WRITTEN INSTRUCTION 1> In the vegan protest article, what name is given to the conflict between enjoying meat and disliking the harm done to animals to produce it?
WRITTEN INSTRUCTION 2> List every term the Prime Minister used for the animal-rights protesters in the vegan protest article.
WRITTEN INSTRUCTION 3> Decide whether each statement agrees with the vegan protest article, answering yes or no and quoting the words that settle it: (a) The Prime Minister praised the protesters. (b) Free-range eggs are becoming more popular. (c) It is easy to make sure the meat on one's plate was killed humanely.

TEXT EXTRACT>

Here’s why well-intentioned vegan protesters are getting it wrong

Protests from animal-rights activists around the country have drawn a swift national backlash. The Prime Minister has condemned the animal-rights protesters as “shameful”, “un-Australian” and, memorably, “green-collar criminals”.

It’s clear the protesters have touched a nerve, attracting derisive comments from both social media and mainstream outlets. While public inconvenience and disrupting understandably creates annoyance, this does not necessarily explain the strong reaction from Australians.


Read more: Animal rights activists in Melbourne: green-collar criminals or civil 'disobedients'?


It is worth looking at other factors which may have also prompted negativity towards the protests, and why questions about our meat consumption can feel particularly uncomfortable.

The meat paradox

Its clear from the widespread reaction to abuse in the live export industry that many Australians value animal welfare. Millions of Australian households also include much-loved pets, and less-cruel farm products like free-range eggs are growing in popularity.

At the same time, Australians eat vast amounts of meat. It is also clear that, whatever one’s views towards farming, it is very hard to guarantee the meat on one’s plate was killed in a “humane” manner.


Read more: Three charts on: Australia's declining taste for beef and growing appetite for chicken


The contradiction between enjoying meat but disliking the harm done to animals to produce it is called the “meat paradox”.

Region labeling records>
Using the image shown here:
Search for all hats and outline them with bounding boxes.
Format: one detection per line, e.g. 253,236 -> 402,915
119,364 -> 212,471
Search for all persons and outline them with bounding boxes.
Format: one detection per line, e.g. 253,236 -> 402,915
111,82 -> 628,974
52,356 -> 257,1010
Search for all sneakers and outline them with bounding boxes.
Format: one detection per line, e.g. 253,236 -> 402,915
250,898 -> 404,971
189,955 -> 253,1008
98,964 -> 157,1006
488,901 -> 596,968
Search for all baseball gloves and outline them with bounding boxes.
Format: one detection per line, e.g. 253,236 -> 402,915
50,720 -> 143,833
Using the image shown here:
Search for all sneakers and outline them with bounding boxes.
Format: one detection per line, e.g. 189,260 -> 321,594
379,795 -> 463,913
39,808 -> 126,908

ANSWER 1> The "meat paradox."

ANSWER 2>
- "shameful"
- "un-Australian"
- "green-collar criminals"

ANSWER 3>
(a) No: "The Prime Minister has condemned the animal-rights protesters as “shameful”"
(b) Yes: "less-cruel farm products like free-range eggs are growing in popularity"
(c) No: "it is very hard to guarantee the meat on one’s plate was killed in a “humane” manner"